Exactly as written, output each of the lines below, with no images.

[RECORDS PROVIDED]

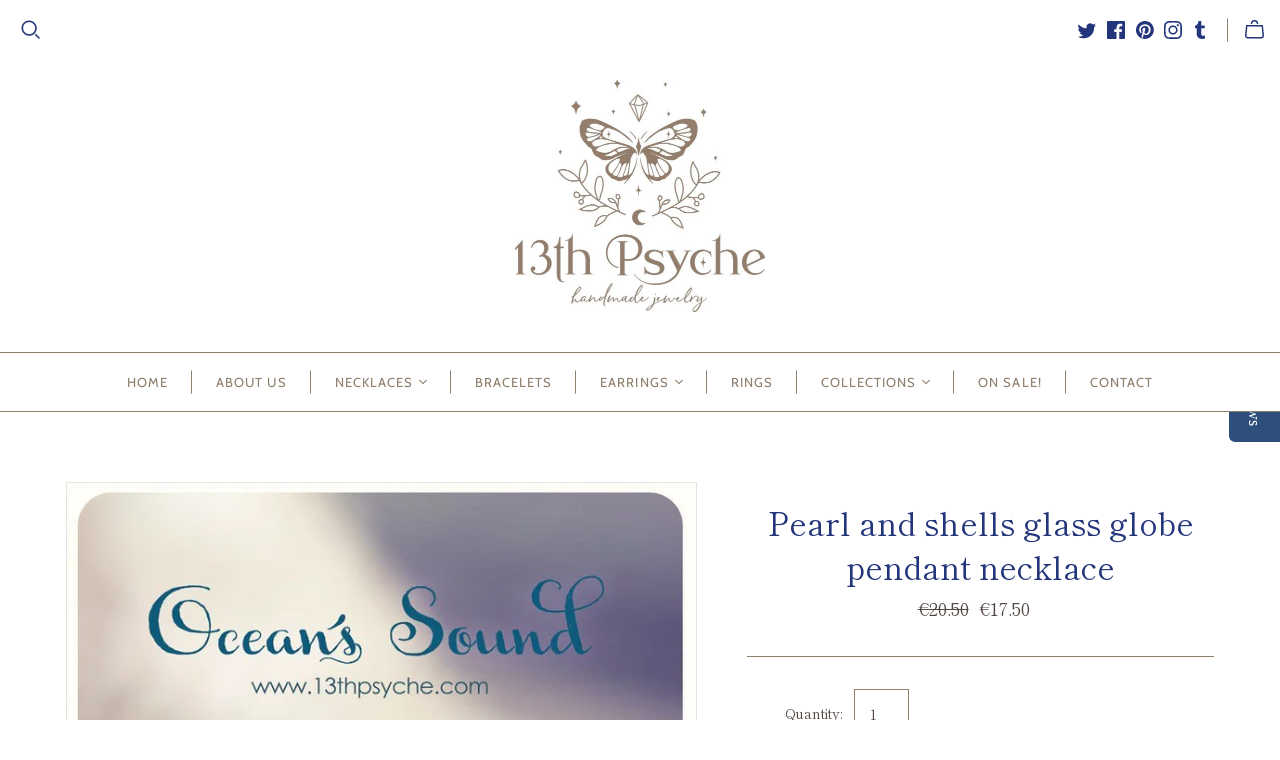

--- FILE ---
content_type: text/html; charset=utf-8
request_url: https://13thpsyche.com/en-de/cart?view=mini&_=1768610381866
body_size: -274
content:


<template data-options>
  {}
</template>

<template data-html="header">
  Your cart
</template>

<template data-html="content">
  <div class="cart-mini-content cart-mini-items" data-cart-mini-content>
    
      <div class="cart-mini-empty">
        You don&#39;t have any items in your cart yet.
      </div>
    
  </div>

  <div class="cart-mini-footer" data-cart-mini-footer>
    
  </div>
</template>
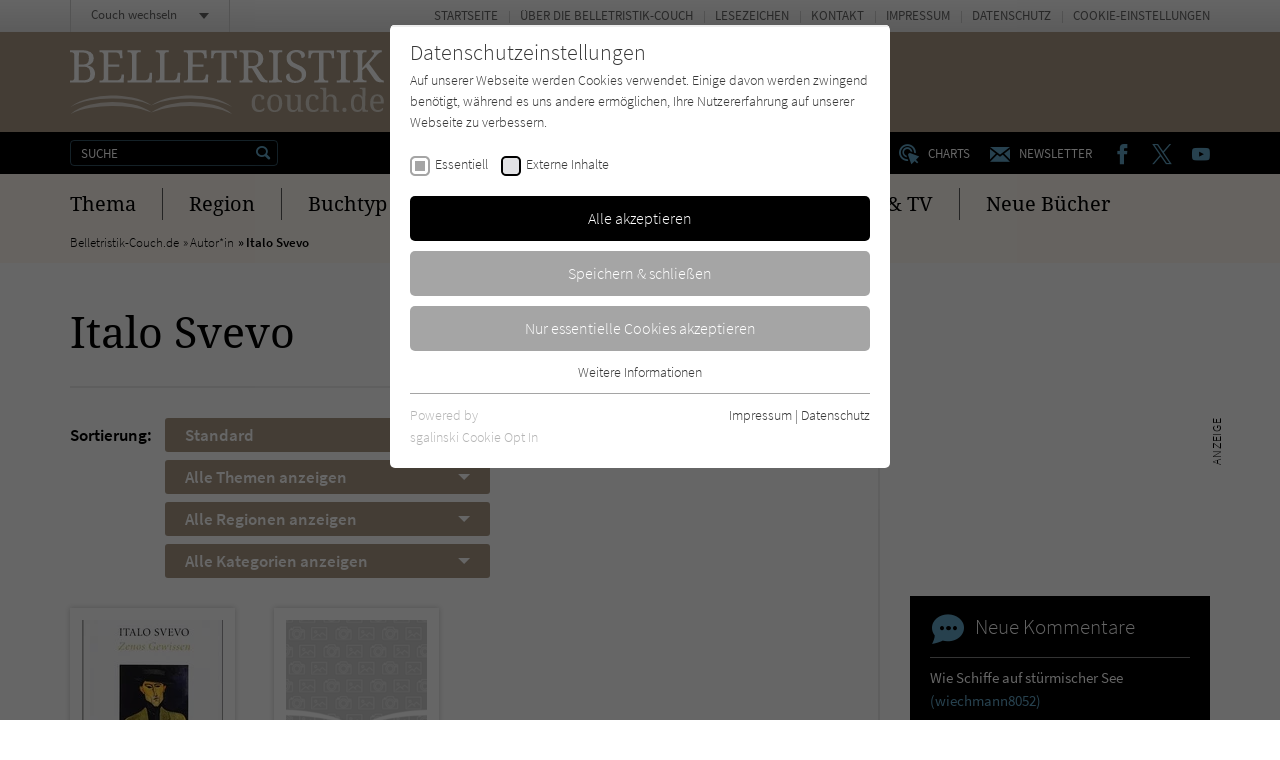

--- FILE ---
content_type: text/html; charset=utf-8
request_url: https://www.belletristik-couch.de/zentrale-inhaltsbausteine/comments.ajax?tx_news_pi1%5Baction%5D=list&tx_news_pi1%5Bcontroller%5D=News&tx_news_pi1%5BoverwriteDemand%5D%5Bcategories%5D=1120&cHash=52421fe86a45268fdcde769ced51a674
body_size: 514
content:


    
    <div>
        
            
        
            
        
            
        
            
        
            
        
            
        
            
                    <div id="c224">
                        


        
    

<div class="tx-pwcomment-pi1">
	
    
            <div class="aside-community__item">
        

    <div class="community-box community-box--comments">
        <div class="community-box__title">
            <h3><span class="icon icon--kommentar"></span> Neue Kommentare</h3>
        </div><!-- /.community-box__title -->
        <div class="community-box__text">
            <ul>
                
                    <li>
    
    <a title="Wie Schiffe auf stürmischer See" href="/titel/7707-wie-schiffe-auf-stuermischer-see/">
        Wie Schiffe auf stürmischer See
    </a>
    <span>
        <a title="wiechmann8052" href="/titel/7707-wie-schiffe-auf-stuermischer-see/#comment3049">
            (wiechmann8052)
        </a>
    </span>
</li>

                
                    <li>
    
    <a title="Das Jahr voller Bücher und Wunder" href="/titel/7482-das-jahr-voller-buecher-und-wunder/">
        Das Jahr voller Bücher und Wunder
    </a>
    <span>
        <a title="PMelittaM" href="/titel/7482-das-jahr-voller-buecher-und-wunder/#comment3048">
            (PMelittaM)
        </a>
    </span>
</li>

                
                    <li>
    
    <a title="Lass uns noch bleiben" href="/titel/7632-lass-uns-noch-bleiben/">
        Lass uns noch bleiben
    </a>
    <span>
        <a title="TochterAlice" href="/titel/7632-lass-uns-noch-bleiben/#comment3047">
            (TochterAlice)
        </a>
    </span>
</li>

                
                    <li>
    
    <a title="Weit weg und ganz nah" href="/titel/3231-weit-weg-und-ganz-nah/">
        Weit weg und ganz nah
    </a>
    <span>
        <a title="Susanne" href="/titel/3231-weit-weg-und-ganz-nah/#comment3046">
            (Susanne)
        </a>
    </span>
</li>

                
                    <li>
    
    <a title="Sonnenaufgang Nr. 5" href="/titel/7768-sonnenaufgang-nr-5/">
        Sonnenaufgang Nr. 5
    </a>
    <span>
        <a title="Anonymus" href="/titel/7768-sonnenaufgang-nr-5/#comment3045">
            (Anonymus)
        </a>
    </span>
</li>

                
                    <li>
    
    <a title="Da, wo ich dich sehen kann" href="/titel/7698-da-wo-ich-dich-sehen-kann/">
        Da, wo ich dich sehen kann
    </a>
    <span>
        <a title="Bücherwurm" href="/titel/7698-da-wo-ich-dich-sehen-kann/#comment3044">
            (Bücherwurm)
        </a>
    </span>
</li>

                
            </ul>
        </div><!-- /.community-box__text -->
    </div><!-- /.community-box -->

    
            </div><!-- /.aside-community__item -->
        

</div>


                    </div>
                
        
            
        
            
        
            
                    <div id="c7169">
                        


        
    

<div class="aside-community"><div class="aside-community__itemswrap"><div class="aside-community__item"><div class="community-box community-box--comments"><div class="community-box__title"><h3><span class="icon icon--forum"></span> Neu im Forum</h3></div><!-- /.community-box__title --><div class="community-box__text"><ul><li><a href="/forum/ich-lese-gerade/">
                                    Ich lese gerade...:
                                </a><span><a href="/forum/ich-lese-gerade/#comment3043">
                                        Mein ganzes Leben, Öl auf Leinwand, ohne Titel von…
                                    </a></span></li><li><a href="/forum/ich-lese-gerade/">
                                    Ich lese gerade...:
                                </a><span><a href="/forum/ich-lese-gerade/#comment3032">
                                        Mira - Mädchen im Schatten der Straße
Die…
                                    </a></span></li><li><a href="/forum/ich-lese-gerade/">
                                    Ich lese gerade...:
                                </a><span><a href="/forum/ich-lese-gerade/#comment3022">
                                        "Septemberjunge" von Lara Ried. Dieses Buch möchte…
                                    </a></span></li><li><a href="/forum/ich-lese-gerade/">
                                    Ich lese gerade...:
                                </a><span><a href="/forum/ich-lese-gerade/#comment3020">
                                        Wir dachten, das Leben kommt noch von Elisabeth…
                                    </a></span></li><li><a href="/forum/ich-lese-gerade/">
                                    Ich lese gerade...:
                                </a><span><a href="/forum/ich-lese-gerade/#comment3016">
                                        Tramonto von Paolo Ida 

Dieser neue Wohlfühl -…
                                    </a></span></li><li><a href="/forum/ich-lese-gerade/">
                                    Ich lese gerade...:
                                </a><span><a href="/forum/ich-lese-gerade/#comment3005">
                                        Fabula Rasa von Vea Kaiser

Ich liebe…
                                    </a></span></li></ul></div><!-- /.community-box__text --><div class="community-box__more"><p><a href="/forum/">
                    Zum Forum
                </a></p></div><!-- /.community-box__more --></div></div></div></div>


                    </div>
                
        
            
        
    </div>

[/RECORDS PROVIDED]

### PROBLEM SOLUTION:
--- FILE ---
content_type: text/html; charset=utf-8
request_url: https://13thpsyche.com/en-de/cart?view=mini&_=1768610381866
body_size: -274
content:


<template data-options>
  {}
</template>

<template data-html="header">
  Your cart
</template>

<template data-html="content">
  <div class="cart-mini-content cart-mini-items" data-cart-mini-content>
    
      <div class="cart-mini-empty">
        You don&#39;t have any items in your cart yet.
      </div>
    
  </div>

  <div class="cart-mini-footer" data-cart-mini-footer>
    
  </div>
</template>

--- FILE ---
content_type: text/html; charset=utf-8
request_url: https://www.belletristik-couch.de/zentrale-inhaltsbausteine/comments.ajax?tx_news_pi1%5Baction%5D=list&tx_news_pi1%5Bcontroller%5D=News&tx_news_pi1%5BoverwriteDemand%5D%5Bcategories%5D=1120&cHash=52421fe86a45268fdcde769ced51a674
body_size: 514
content:


    
    <div>
        
            
        
            
        
            
        
            
        
            
        
            
        
            
                    <div id="c224">
                        


        
    

<div class="tx-pwcomment-pi1">
	
    
            <div class="aside-community__item">
        

    <div class="community-box community-box--comments">
        <div class="community-box__title">
            <h3><span class="icon icon--kommentar"></span> Neue Kommentare</h3>
        </div><!-- /.community-box__title -->
        <div class="community-box__text">
            <ul>
                
                    <li>
    
    <a title="Wie Schiffe auf stürmischer See" href="/titel/7707-wie-schiffe-auf-stuermischer-see/">
        Wie Schiffe auf stürmischer See
    </a>
    <span>
        <a title="wiechmann8052" href="/titel/7707-wie-schiffe-auf-stuermischer-see/#comment3049">
            (wiechmann8052)
        </a>
    </span>
</li>

                
                    <li>
    
    <a title="Das Jahr voller Bücher und Wunder" href="/titel/7482-das-jahr-voller-buecher-und-wunder/">
        Das Jahr voller Bücher und Wunder
    </a>
    <span>
        <a title="PMelittaM" href="/titel/7482-das-jahr-voller-buecher-und-wunder/#comment3048">
            (PMelittaM)
        </a>
    </span>
</li>

                
                    <li>
    
    <a title="Lass uns noch bleiben" href="/titel/7632-lass-uns-noch-bleiben/">
        Lass uns noch bleiben
    </a>
    <span>
        <a title="TochterAlice" href="/titel/7632-lass-uns-noch-bleiben/#comment3047">
            (TochterAlice)
        </a>
    </span>
</li>

                
                    <li>
    
    <a title="Weit weg und ganz nah" href="/titel/3231-weit-weg-und-ganz-nah/">
        Weit weg und ganz nah
    </a>
    <span>
        <a title="Susanne" href="/titel/3231-weit-weg-und-ganz-nah/#comment3046">
            (Susanne)
        </a>
    </span>
</li>

                
                    <li>
    
    <a title="Sonnenaufgang Nr. 5" href="/titel/7768-sonnenaufgang-nr-5/">
        Sonnenaufgang Nr. 5
    </a>
    <span>
        <a title="Anonymus" href="/titel/7768-sonnenaufgang-nr-5/#comment3045">
            (Anonymus)
        </a>
    </span>
</li>

                
                    <li>
    
    <a title="Da, wo ich dich sehen kann" href="/titel/7698-da-wo-ich-dich-sehen-kann/">
        Da, wo ich dich sehen kann
    </a>
    <span>
        <a title="Bücherwurm" href="/titel/7698-da-wo-ich-dich-sehen-kann/#comment3044">
            (Bücherwurm)
        </a>
    </span>
</li>

                
            </ul>
        </div><!-- /.community-box__text -->
    </div><!-- /.community-box -->

    
            </div><!-- /.aside-community__item -->
        

</div>


                    </div>
                
        
            
        
            
        
            
                    <div id="c7169">
                        


        
    

<div class="aside-community"><div class="aside-community__itemswrap"><div class="aside-community__item"><div class="community-box community-box--comments"><div class="community-box__title"><h3><span class="icon icon--forum"></span> Neu im Forum</h3></div><!-- /.community-box__title --><div class="community-box__text"><ul><li><a href="/forum/ich-lese-gerade/">
                                    Ich lese gerade...:
                                </a><span><a href="/forum/ich-lese-gerade/#comment3043">
                                        Mein ganzes Leben, Öl auf Leinwand, ohne Titel von…
                                    </a></span></li><li><a href="/forum/ich-lese-gerade/">
                                    Ich lese gerade...:
                                </a><span><a href="/forum/ich-lese-gerade/#comment3032">
                                        Mira - Mädchen im Schatten der Straße
Die…
                                    </a></span></li><li><a href="/forum/ich-lese-gerade/">
                                    Ich lese gerade...:
                                </a><span><a href="/forum/ich-lese-gerade/#comment3022">
                                        "Septemberjunge" von Lara Ried. Dieses Buch möchte…
                                    </a></span></li><li><a href="/forum/ich-lese-gerade/">
                                    Ich lese gerade...:
                                </a><span><a href="/forum/ich-lese-gerade/#comment3020">
                                        Wir dachten, das Leben kommt noch von Elisabeth…
                                    </a></span></li><li><a href="/forum/ich-lese-gerade/">
                                    Ich lese gerade...:
                                </a><span><a href="/forum/ich-lese-gerade/#comment3016">
                                        Tramonto von Paolo Ida 

Dieser neue Wohlfühl -…
                                    </a></span></li><li><a href="/forum/ich-lese-gerade/">
                                    Ich lese gerade...:
                                </a><span><a href="/forum/ich-lese-gerade/#comment3005">
                                        Fabula Rasa von Vea Kaiser

Ich liebe…
                                    </a></span></li></ul></div><!-- /.community-box__text --><div class="community-box__more"><p><a href="/forum/">
                    Zum Forum
                </a></p></div><!-- /.community-box__more --></div></div></div></div>


                    </div>
                
        
            
        
    </div>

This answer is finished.